← Back to context

Comment by jamwise

3 hours ago

Reminds me of when I tried to use the library of babel as a data compression tool. It led me down a fun rabbit hole and was my first introduction to information theory.

The conclusion being that you basically need the same amount of data to represent the address of your data as the data itself, so it's not really effective at compression, just a fun thought experiment.

The cool part of this in modern times is that LLMs are basically a form of lossy compression that actually achieves the gist of what these tools fail at. Although it is lossy, and requires a massive substrate. This is related to the idea of AI/LLMs being a form of language compression.

The level of compression is pretty impressive when you think about it. I wrote a comment a while back which is still true (although bytes should be bits, so in that sense it’s still wrong): https://news.ycombinator.com/item?id=39559969

Back of the envelope calculation for storing valid 4-grams (sequences of four words) is around 10 billion x 14 bits per word = 17 gb for all 10 billion. There are LLMs 100x smaller which can write coherent prose.
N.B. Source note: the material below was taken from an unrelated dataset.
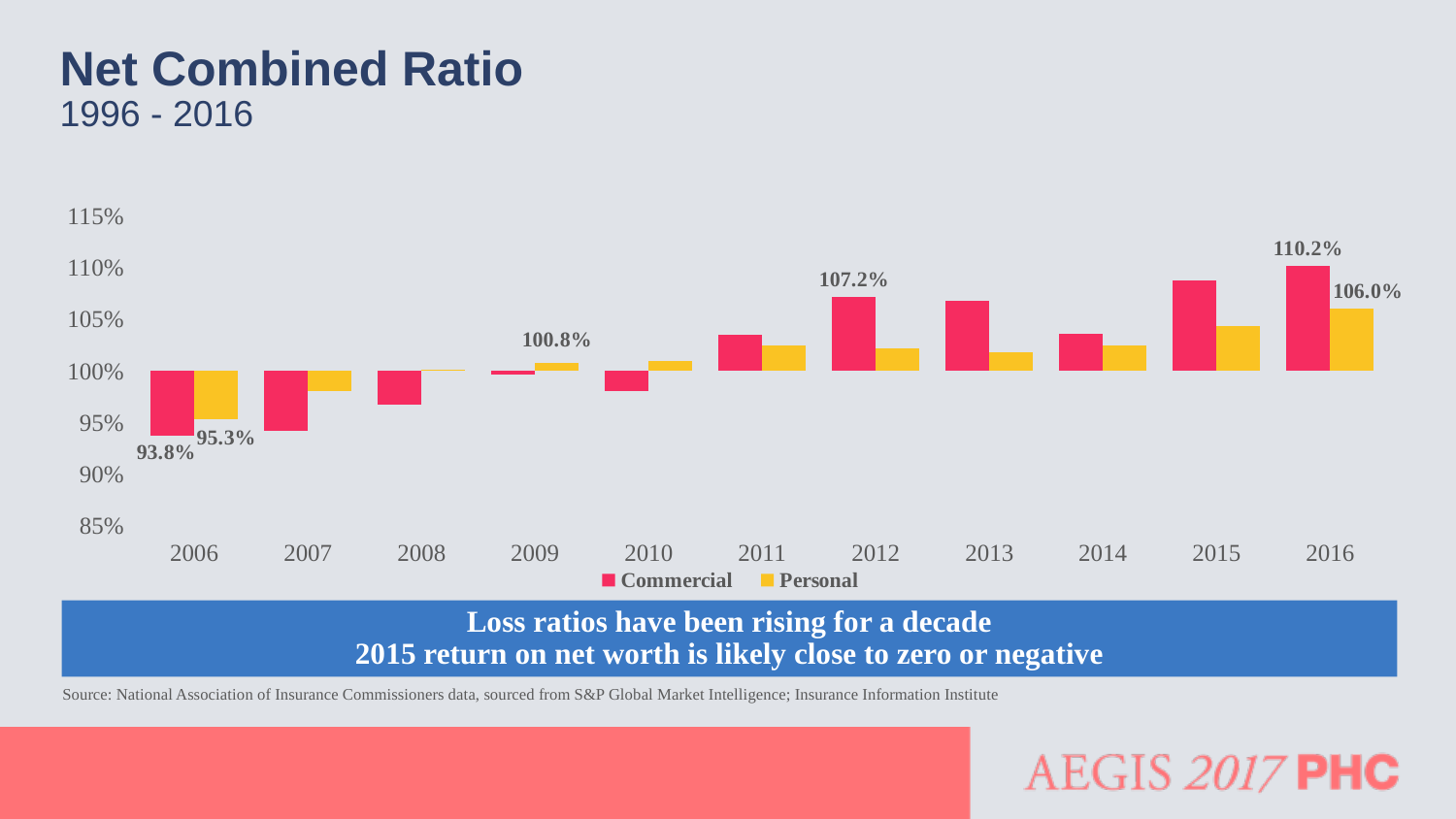
Is the Commercial net combined ratio for 2013 greater or less than 105%? greater What is the Personal net combined ratio for 2009? 100.8% How many years are shown on the x axis of the chart? 11 In 2006, which series has the higher net combined ratio, Commercial or Personal? Personal What is the difference between the Commercial and Personal net combined ratios in 2016? 4.2 percentage points In which year is the Personal net combined ratio lowest? 2006 In which year is the Commercial net combined ratio highest? 2016 What type of chart is shown on the slide? Bar chart What is the Personal net combined ratio for 2016? 106.0% What is the Commercial net combined ratio for 2012? 107.2% What is the Commercial net combined ratio for 2006? 93.8% How many series does the chart's legend list? 2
3Blue1Brown just released a viduo about this Intelligence-Compression connection.

https://youtu.be/l6DKRf-fAAM

  • The idea was fresh in my mind because I watched this yesterday. Great video, the illustrations and intuition-building of the compressability of information was so good! I'm so grateful for 3Blue1Brown.

In some sense, science is the most extreme form of compression - Newtonian mechanics explains an incredible number of phenomena in a few lines of text.